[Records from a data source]

--- Start ---

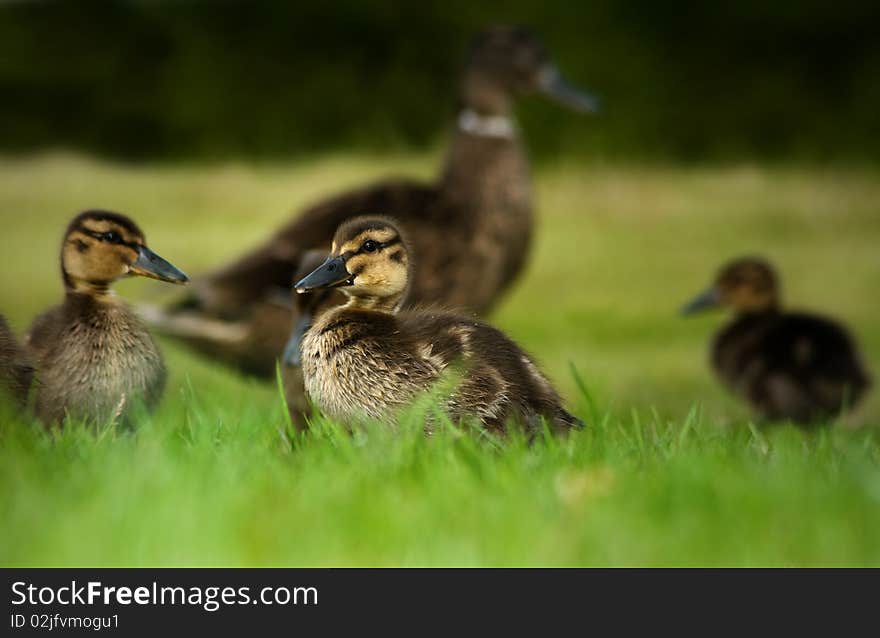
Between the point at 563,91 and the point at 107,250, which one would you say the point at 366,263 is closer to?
the point at 107,250

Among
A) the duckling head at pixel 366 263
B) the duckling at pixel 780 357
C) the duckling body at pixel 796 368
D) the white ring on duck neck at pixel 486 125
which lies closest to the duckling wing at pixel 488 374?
the duckling head at pixel 366 263

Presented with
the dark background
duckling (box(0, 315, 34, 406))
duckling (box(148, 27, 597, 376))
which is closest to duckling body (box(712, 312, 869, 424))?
duckling (box(148, 27, 597, 376))

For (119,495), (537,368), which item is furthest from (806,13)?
A: (119,495)

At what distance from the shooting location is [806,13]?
13.8 meters

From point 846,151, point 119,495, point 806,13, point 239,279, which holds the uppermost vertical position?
point 806,13

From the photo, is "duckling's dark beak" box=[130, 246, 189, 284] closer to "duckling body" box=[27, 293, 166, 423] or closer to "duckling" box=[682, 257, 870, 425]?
"duckling body" box=[27, 293, 166, 423]

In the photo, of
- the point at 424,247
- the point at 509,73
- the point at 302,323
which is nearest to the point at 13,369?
the point at 302,323

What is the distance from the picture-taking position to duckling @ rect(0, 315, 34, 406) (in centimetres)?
312

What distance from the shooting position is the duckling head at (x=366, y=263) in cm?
316

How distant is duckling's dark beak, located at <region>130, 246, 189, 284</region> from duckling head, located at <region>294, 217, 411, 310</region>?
14.9 inches

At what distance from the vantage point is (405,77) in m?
12.8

--- End ---

Write out, word for word, the line containing "At what distance from the shooting" and every line after it to the end of the data above.

(The output):
At what distance from the shooting location is [806,13]?
13.8 meters

From point 846,151, point 119,495, point 806,13, point 239,279, which holds the uppermost vertical position?
point 806,13

From the photo, is "duckling's dark beak" box=[130, 246, 189, 284] closer to "duckling body" box=[27, 293, 166, 423] or closer to "duckling" box=[682, 257, 870, 425]?
"duckling body" box=[27, 293, 166, 423]

In the photo, of
- the point at 424,247
- the point at 509,73
- the point at 302,323
which is nearest to the point at 13,369?
the point at 302,323

What is the distance from the picture-taking position to duckling @ rect(0, 315, 34, 406) (in centimetres)?
312

What distance from the shooting position is the duckling head at (x=366, y=263) in cm?
316

How distant is duckling's dark beak, located at <region>130, 246, 189, 284</region> from duckling head, located at <region>294, 217, 411, 310</region>?
14.9 inches

At what distance from the vantage point is (405,77) in m?
12.8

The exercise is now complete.